Opinion: Letter to the Editor: Marmota Farm: Improving Inevitable

Opinion: Letter to the Editor: Marmota Farm: Improving Inevitable

Good site planning is something nobody notices because things look as if they had always been there; bad planning is apparent, ugly and, unfortunately, permanent. There are enough recent examples of the latter to cause us all to care about the upcoming development of Marmota Farms.

The existing plan, laid out many years ago, will require the total devastation of the meadows and trees and hedgerows that stretch along Georgetown Pike, helping to maintain the semi-rural feel that residents and visitors prize. It will level and strip the existing topography, replacing it with a long dam, "dry pond" and three acres of new asphalt, and big houses with their backs turned toward the historic road. The rolling hills will be scraped away, destroying the view shed from the historic district, bounded by the old schoolhouse, Grange and several farmhouses that now line the pike at the Eastern entrance to our town.This landscape will be replaced with 11 houses squeezed onto the land in the only arrangement that would satisfy the zoning laws of 2005.

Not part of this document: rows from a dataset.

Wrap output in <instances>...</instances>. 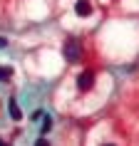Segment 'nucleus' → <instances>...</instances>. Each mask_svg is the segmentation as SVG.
Here are the masks:
<instances>
[{
	"mask_svg": "<svg viewBox=\"0 0 139 146\" xmlns=\"http://www.w3.org/2000/svg\"><path fill=\"white\" fill-rule=\"evenodd\" d=\"M62 54H65V60L70 64H77L82 60V45H80V40L77 37H67L65 45H62Z\"/></svg>",
	"mask_w": 139,
	"mask_h": 146,
	"instance_id": "f257e3e1",
	"label": "nucleus"
},
{
	"mask_svg": "<svg viewBox=\"0 0 139 146\" xmlns=\"http://www.w3.org/2000/svg\"><path fill=\"white\" fill-rule=\"evenodd\" d=\"M75 84H77L80 94H87L94 87V69H82V72L77 74V79H75Z\"/></svg>",
	"mask_w": 139,
	"mask_h": 146,
	"instance_id": "f03ea898",
	"label": "nucleus"
},
{
	"mask_svg": "<svg viewBox=\"0 0 139 146\" xmlns=\"http://www.w3.org/2000/svg\"><path fill=\"white\" fill-rule=\"evenodd\" d=\"M92 13H94L92 0H77V3H75V15L77 17H90Z\"/></svg>",
	"mask_w": 139,
	"mask_h": 146,
	"instance_id": "7ed1b4c3",
	"label": "nucleus"
},
{
	"mask_svg": "<svg viewBox=\"0 0 139 146\" xmlns=\"http://www.w3.org/2000/svg\"><path fill=\"white\" fill-rule=\"evenodd\" d=\"M52 116L50 114H42V126H40V131H42V134H50V131H52Z\"/></svg>",
	"mask_w": 139,
	"mask_h": 146,
	"instance_id": "20e7f679",
	"label": "nucleus"
},
{
	"mask_svg": "<svg viewBox=\"0 0 139 146\" xmlns=\"http://www.w3.org/2000/svg\"><path fill=\"white\" fill-rule=\"evenodd\" d=\"M13 72H15V69L10 67V64H0V82H8V79L13 77Z\"/></svg>",
	"mask_w": 139,
	"mask_h": 146,
	"instance_id": "39448f33",
	"label": "nucleus"
},
{
	"mask_svg": "<svg viewBox=\"0 0 139 146\" xmlns=\"http://www.w3.org/2000/svg\"><path fill=\"white\" fill-rule=\"evenodd\" d=\"M10 116H13L15 121H17V119H20V116H23V114H20V109H17V102H15V99L10 102Z\"/></svg>",
	"mask_w": 139,
	"mask_h": 146,
	"instance_id": "423d86ee",
	"label": "nucleus"
},
{
	"mask_svg": "<svg viewBox=\"0 0 139 146\" xmlns=\"http://www.w3.org/2000/svg\"><path fill=\"white\" fill-rule=\"evenodd\" d=\"M35 146H50V141H47V139H37V144Z\"/></svg>",
	"mask_w": 139,
	"mask_h": 146,
	"instance_id": "0eeeda50",
	"label": "nucleus"
},
{
	"mask_svg": "<svg viewBox=\"0 0 139 146\" xmlns=\"http://www.w3.org/2000/svg\"><path fill=\"white\" fill-rule=\"evenodd\" d=\"M5 45H8V40H5V37H0V50H3Z\"/></svg>",
	"mask_w": 139,
	"mask_h": 146,
	"instance_id": "6e6552de",
	"label": "nucleus"
},
{
	"mask_svg": "<svg viewBox=\"0 0 139 146\" xmlns=\"http://www.w3.org/2000/svg\"><path fill=\"white\" fill-rule=\"evenodd\" d=\"M0 146H8V144H5V141H0Z\"/></svg>",
	"mask_w": 139,
	"mask_h": 146,
	"instance_id": "1a4fd4ad",
	"label": "nucleus"
},
{
	"mask_svg": "<svg viewBox=\"0 0 139 146\" xmlns=\"http://www.w3.org/2000/svg\"><path fill=\"white\" fill-rule=\"evenodd\" d=\"M102 146H114V144H102Z\"/></svg>",
	"mask_w": 139,
	"mask_h": 146,
	"instance_id": "9d476101",
	"label": "nucleus"
}]
</instances>
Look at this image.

To get a feeling for what we can expect, one need only head East on Route 7 toward Tysons Corner, where Toll Brothers is building a subdivision on the former site of Hazelton Laboratories. It is the big, newly bald patch of mud on the left.

There are other, more sensitive possibilities for the development of the land (see John Colby's Connection article of July 10, 2019) which could largely preserve the beauty and feel the eastern entrance to the village, causing less density and destruction.

We can hope that Toll Brothers doesn't really want to build an unattractive "product," but we need to make them aware that the citizens of Great Falls will want this beloved property to be reworked in a way that we can all be proud of, one that might require a few less lots, but with more intrinsic value to everyone, including the buyers of their homes.

There has always been another option for this property, one which we citizens ourselves could have been working toward during the decade or so this property was on the market (if we hadn't all been simply hoping it wouldn't sell). During the 1960s, a 336-acre tract next to the Beltway on Georgetown Pike was being sold to a builder who intended to build 309 houses. The citizens of McLean objected, electing instead to raise their own taxes to help obtain the land for Fairfax County. In 1970, it was officially purchased and became Scott's Run Nature Preserve.

Could such a thing be possible in 2020?

In any case, the Great Falls Citizens Association continues to work on this issue, hoping to preserve what it can. Join them. Let Toll Brothers and our Supervisor and VDOT know how you feel about various aspects of this project. Marmota will almost certainly be developed, one way or another. There is still time to improve the inevitable.